Join Me in London

by lockwoodstie (PilotInTheStars)



Series: A Cannon [2]
Category: Lockwood & Co. - Jonathan Stroud
Genre: F/M, Gen, Meet the Crew, Reconciliation, Sisters, discussions
Language: English
Status: Completed
Published: 2020-02-15
Updated: 2020-02-15
Packaged: 2021-02-27 20:34:21
Rating: General Audiences
Warnings: No Archive Warnings Apply
Chapters: 1
Words: 2,935
Publisher: archiveofourown.org
Story URL: https://archiveofourown.org/works/22741834
Author URL: https://archiveofourown.org/users/PilotInTheStars/pseuds/lockwoodstie
Summary: Lucy invites Mary to travel down to London for a couple days.
Relationships: (Background) Lucy Carlyle/Anthony Lockwood, Lucy Carlyle & Mary Carlyle
Series: A Cannon [2]
Series URL: https://archiveofourown.org/series/1637488
Comments: 5
Kudos: 31





	Join Me in London

**Author's Note:**

> I have been working on this fic since August, and it has certainly been a labor of love for me. 
> 
> Thank you of course to the Lockwood and Co Discord, who gave me immense support while writing this fic. <3
> 
> I hope you enjoy!

Mary came to visit me in London for a couple days.
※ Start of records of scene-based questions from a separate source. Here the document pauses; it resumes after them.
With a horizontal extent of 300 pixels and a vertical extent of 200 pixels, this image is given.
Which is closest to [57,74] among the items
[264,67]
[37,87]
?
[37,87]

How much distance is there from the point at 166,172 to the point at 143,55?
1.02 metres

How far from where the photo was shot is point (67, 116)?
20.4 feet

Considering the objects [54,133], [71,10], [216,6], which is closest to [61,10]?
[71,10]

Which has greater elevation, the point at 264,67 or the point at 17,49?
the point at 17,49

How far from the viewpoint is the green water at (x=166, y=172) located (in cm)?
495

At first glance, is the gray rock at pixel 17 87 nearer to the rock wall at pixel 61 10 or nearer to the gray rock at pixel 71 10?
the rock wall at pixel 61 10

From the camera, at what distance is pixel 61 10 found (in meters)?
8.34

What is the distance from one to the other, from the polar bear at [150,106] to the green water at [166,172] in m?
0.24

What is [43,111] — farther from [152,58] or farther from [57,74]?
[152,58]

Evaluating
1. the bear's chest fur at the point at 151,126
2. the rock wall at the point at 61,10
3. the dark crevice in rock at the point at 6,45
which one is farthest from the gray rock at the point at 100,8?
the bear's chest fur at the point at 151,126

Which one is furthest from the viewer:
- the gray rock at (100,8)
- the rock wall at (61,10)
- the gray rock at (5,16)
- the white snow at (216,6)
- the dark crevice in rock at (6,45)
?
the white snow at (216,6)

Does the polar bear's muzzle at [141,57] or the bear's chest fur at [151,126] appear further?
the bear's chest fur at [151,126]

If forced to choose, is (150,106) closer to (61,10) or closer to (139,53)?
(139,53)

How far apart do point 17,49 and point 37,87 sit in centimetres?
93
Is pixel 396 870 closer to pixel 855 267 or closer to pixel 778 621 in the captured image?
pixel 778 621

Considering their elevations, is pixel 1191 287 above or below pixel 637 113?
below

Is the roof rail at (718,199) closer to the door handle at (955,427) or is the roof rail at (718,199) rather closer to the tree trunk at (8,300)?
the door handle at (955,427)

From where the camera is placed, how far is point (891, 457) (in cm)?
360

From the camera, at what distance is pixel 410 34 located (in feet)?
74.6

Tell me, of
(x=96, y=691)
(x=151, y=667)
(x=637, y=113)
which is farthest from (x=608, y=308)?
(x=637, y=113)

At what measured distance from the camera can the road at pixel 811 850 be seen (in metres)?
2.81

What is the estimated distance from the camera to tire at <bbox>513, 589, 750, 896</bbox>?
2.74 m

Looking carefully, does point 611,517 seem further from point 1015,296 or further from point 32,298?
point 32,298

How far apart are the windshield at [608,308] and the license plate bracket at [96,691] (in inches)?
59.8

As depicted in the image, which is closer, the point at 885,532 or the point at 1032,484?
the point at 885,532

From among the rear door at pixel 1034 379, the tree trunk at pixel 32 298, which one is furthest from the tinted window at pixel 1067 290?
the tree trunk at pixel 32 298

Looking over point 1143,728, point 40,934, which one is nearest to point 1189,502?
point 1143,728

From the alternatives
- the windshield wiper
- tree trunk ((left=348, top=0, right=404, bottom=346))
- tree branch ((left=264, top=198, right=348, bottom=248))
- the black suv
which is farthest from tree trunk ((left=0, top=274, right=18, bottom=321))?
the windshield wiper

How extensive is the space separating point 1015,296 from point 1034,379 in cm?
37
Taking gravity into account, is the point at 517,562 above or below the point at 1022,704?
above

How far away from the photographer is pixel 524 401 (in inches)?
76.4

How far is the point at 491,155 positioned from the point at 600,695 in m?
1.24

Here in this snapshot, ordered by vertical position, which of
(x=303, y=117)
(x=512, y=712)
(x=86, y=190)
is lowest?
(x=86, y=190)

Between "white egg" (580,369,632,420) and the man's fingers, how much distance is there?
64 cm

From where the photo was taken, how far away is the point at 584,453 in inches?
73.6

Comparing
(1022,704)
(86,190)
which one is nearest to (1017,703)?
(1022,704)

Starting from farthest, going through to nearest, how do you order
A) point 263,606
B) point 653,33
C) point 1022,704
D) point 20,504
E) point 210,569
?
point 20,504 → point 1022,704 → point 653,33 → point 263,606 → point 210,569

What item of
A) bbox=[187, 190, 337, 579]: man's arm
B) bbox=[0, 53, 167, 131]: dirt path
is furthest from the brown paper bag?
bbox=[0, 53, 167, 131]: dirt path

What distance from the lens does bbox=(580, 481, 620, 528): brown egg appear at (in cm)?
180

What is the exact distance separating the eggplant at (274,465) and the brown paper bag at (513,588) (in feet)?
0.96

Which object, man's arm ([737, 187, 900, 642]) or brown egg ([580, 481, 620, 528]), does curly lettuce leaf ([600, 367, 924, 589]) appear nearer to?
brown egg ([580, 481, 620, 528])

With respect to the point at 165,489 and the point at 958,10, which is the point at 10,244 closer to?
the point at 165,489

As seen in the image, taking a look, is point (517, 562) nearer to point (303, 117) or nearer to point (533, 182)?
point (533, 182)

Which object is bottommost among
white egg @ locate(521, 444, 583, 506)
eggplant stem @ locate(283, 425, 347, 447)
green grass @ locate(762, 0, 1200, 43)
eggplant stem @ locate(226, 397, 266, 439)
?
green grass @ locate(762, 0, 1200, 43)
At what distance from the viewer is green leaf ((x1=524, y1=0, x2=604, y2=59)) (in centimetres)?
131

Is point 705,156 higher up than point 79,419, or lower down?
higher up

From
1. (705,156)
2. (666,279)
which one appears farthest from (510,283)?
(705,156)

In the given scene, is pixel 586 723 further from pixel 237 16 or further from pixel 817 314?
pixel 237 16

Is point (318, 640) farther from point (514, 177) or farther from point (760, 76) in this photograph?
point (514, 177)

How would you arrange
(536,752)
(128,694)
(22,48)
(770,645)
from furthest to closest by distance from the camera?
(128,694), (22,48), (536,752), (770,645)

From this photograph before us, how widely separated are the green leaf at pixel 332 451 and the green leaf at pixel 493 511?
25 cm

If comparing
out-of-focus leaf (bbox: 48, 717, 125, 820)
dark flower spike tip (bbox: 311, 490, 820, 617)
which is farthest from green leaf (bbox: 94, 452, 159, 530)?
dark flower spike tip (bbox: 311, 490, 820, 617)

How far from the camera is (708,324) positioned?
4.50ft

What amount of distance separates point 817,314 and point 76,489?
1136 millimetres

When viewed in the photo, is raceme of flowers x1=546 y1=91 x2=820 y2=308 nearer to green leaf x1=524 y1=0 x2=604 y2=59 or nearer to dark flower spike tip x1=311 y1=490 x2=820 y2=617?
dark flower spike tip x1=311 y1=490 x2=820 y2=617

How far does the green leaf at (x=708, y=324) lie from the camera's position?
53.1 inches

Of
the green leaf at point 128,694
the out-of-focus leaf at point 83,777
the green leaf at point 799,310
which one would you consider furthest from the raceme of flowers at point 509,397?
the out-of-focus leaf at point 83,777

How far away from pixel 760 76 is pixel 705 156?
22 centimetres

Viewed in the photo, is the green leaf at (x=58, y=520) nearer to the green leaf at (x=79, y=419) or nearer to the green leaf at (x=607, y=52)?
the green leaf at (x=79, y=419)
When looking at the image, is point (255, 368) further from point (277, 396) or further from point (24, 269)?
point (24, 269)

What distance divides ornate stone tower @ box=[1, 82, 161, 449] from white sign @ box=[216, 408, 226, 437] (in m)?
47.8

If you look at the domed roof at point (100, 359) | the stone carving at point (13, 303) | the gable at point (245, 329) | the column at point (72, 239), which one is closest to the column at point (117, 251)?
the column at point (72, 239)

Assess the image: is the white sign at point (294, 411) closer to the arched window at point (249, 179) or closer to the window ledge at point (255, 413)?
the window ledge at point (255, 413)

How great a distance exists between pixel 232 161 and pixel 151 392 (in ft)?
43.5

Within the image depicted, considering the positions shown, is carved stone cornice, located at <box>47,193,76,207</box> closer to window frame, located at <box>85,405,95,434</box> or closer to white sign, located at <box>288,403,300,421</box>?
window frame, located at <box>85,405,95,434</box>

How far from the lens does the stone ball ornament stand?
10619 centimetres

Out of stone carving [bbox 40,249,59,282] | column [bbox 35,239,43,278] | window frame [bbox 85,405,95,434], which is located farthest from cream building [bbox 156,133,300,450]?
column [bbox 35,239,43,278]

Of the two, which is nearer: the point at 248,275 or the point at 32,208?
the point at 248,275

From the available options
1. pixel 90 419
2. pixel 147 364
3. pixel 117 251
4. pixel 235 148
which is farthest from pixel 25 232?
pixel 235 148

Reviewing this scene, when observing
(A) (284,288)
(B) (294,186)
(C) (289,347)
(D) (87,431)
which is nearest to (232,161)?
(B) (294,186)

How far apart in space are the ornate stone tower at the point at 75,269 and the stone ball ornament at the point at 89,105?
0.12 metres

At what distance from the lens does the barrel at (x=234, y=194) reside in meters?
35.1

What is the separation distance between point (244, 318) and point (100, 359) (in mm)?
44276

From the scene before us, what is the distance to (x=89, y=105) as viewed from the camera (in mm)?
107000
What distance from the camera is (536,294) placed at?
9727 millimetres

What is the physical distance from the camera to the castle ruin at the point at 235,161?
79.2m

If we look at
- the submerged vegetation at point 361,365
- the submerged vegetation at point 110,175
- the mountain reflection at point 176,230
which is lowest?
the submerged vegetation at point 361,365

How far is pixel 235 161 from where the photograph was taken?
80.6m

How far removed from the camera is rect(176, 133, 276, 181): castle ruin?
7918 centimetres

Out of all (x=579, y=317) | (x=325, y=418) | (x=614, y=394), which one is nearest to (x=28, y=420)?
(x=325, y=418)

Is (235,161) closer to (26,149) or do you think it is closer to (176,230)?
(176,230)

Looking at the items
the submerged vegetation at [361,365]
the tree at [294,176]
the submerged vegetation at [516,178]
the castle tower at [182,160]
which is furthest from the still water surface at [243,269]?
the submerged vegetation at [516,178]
I asked her in a letter I wrote, and she found a time that worked for both of us, and she bought her ticket.

Lockwood accompanied me to the train station the morning of her arrival. His hand was holding mine. There was a bite in the morning, but Lockwood always managed to keep the cold away.

I’d been quiet for most of our journey to the station, and he finally said something. 

“Are you nervous?”

“A bit.” I had lost count of the months since I’d seen Mary- last time I’d seen her was sneaking out of the house a day early when I went to visit her up North. We didn’t send letters for a month after that. “It’s been awhile since I’ve seen her.” Perhaps too long.

But she had seemed happy to come and visit- she’d always wanted to go to London and now was the opportune time. 

“Things will be alright, Luce.” He smiled that familiar smile and I felt myself warm up from my head to my toes. 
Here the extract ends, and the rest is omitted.